While I am sure that much of this has been carefully looked at by the free installers and there is a lot of small print protecting each party, it wasn’t at all for me.

I also looked at a company offering leased systems, effectively a solar installtion that after 20 years you might own. Wow, all the downside of a free system and you pay for it!  I covered this is greater detail here:
Solar PV leasing along with numbers, don’t go there!

While all the free and leased systems that I have looked at seem to have a reasonable business ethic behind them, just a bit too in favour of the installer, I am waiting for the real scammers to jump on this and how they will fleece people who usually tend to be older and trusting.
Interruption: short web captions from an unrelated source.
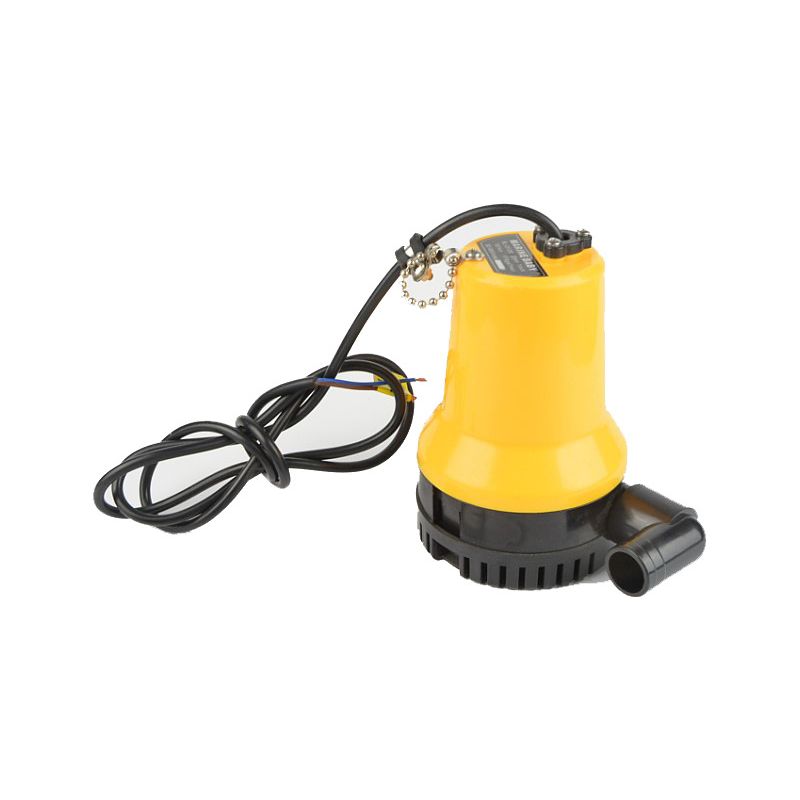 12-v-tauchpumpe Für Schmutzwasser – Fördermenge 4,2 M³/h – Förderhöhe 5 M – 25-mm-anschluss – 1,5 M Kabel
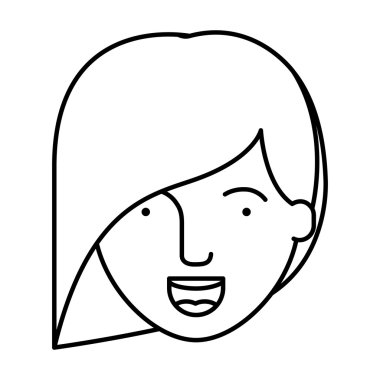 İzole kadın karikatür tasarım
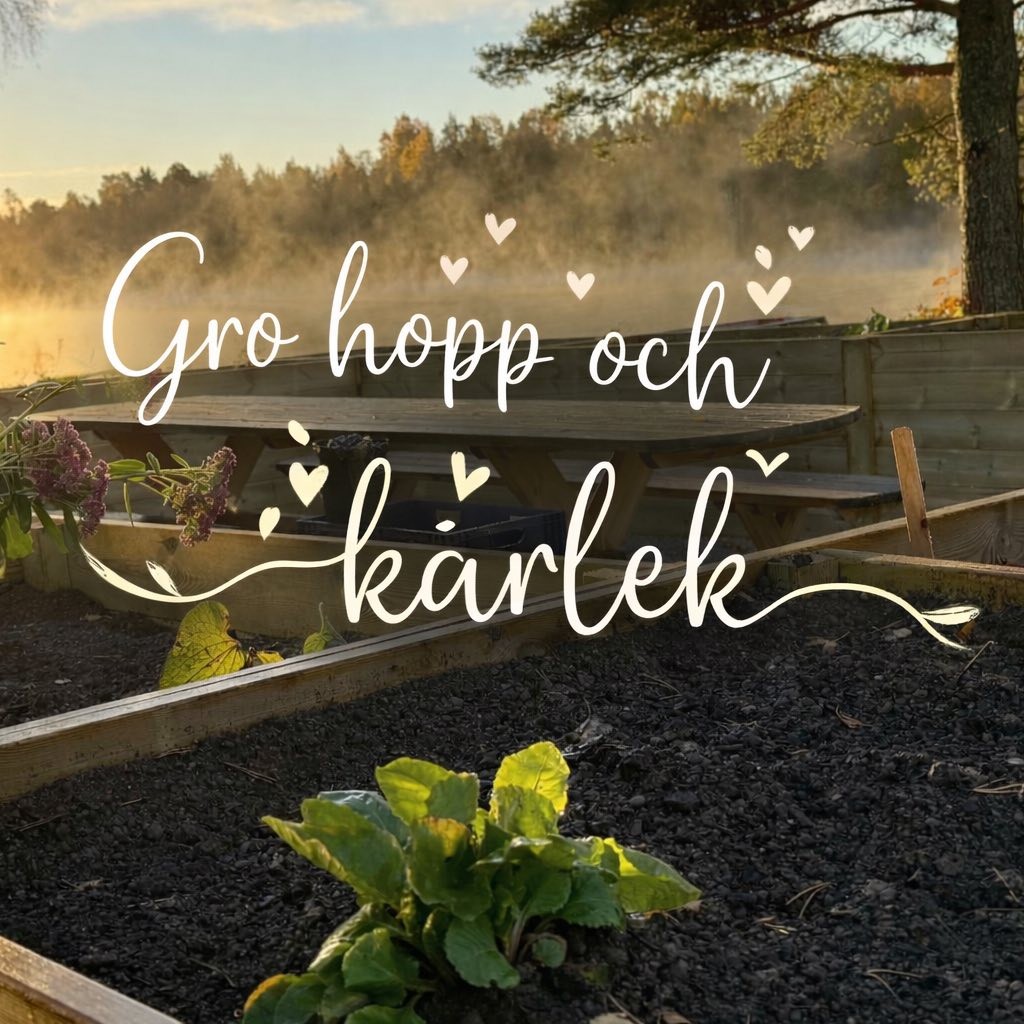 Gro hopp och kärlek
The Sunday Times 10/10/10 page 27  identified a clear scam. Free solar panels, but you have to pay for a survey to see if you are eligible. I doubt that there is any chance of any free solar panels being installed, especially when the ‘survey’ costs £2,500!

I can see more of these free solar scams coming on stream, perhaps a fixed annual rental, maybe an upfront bond re-payable over the years – but not when the company goes bust and re-starts with a new name and same scam.

My standard advice when considering solar thermal and PV.

Solar thermal will only heat your hot water, it won’t heat your house. At best it will provide 70% of your hot water, it shouldn’t cost more than £4,000 and you should use an MCS accredited installer in order to get the RHI when and if it is introduced.

Solar PV will cost about £12,000 or less for a medium sized system of 2kW, less than £19,000 for a 4kW system. The return should be in the order of 8%

(2012, prices have fallen and you should be looking at less than £10K for a 4kw system, the returns remain the same or better even with lower FITs)

You will never have to pay for a survey from a legitimate supplier

Never use a supplier / installer who will not discuss prices prior to a visit.

Installers who insist on sending a salesman prior to even talking about a price will be looking more at what you can afford, less at what the system costs.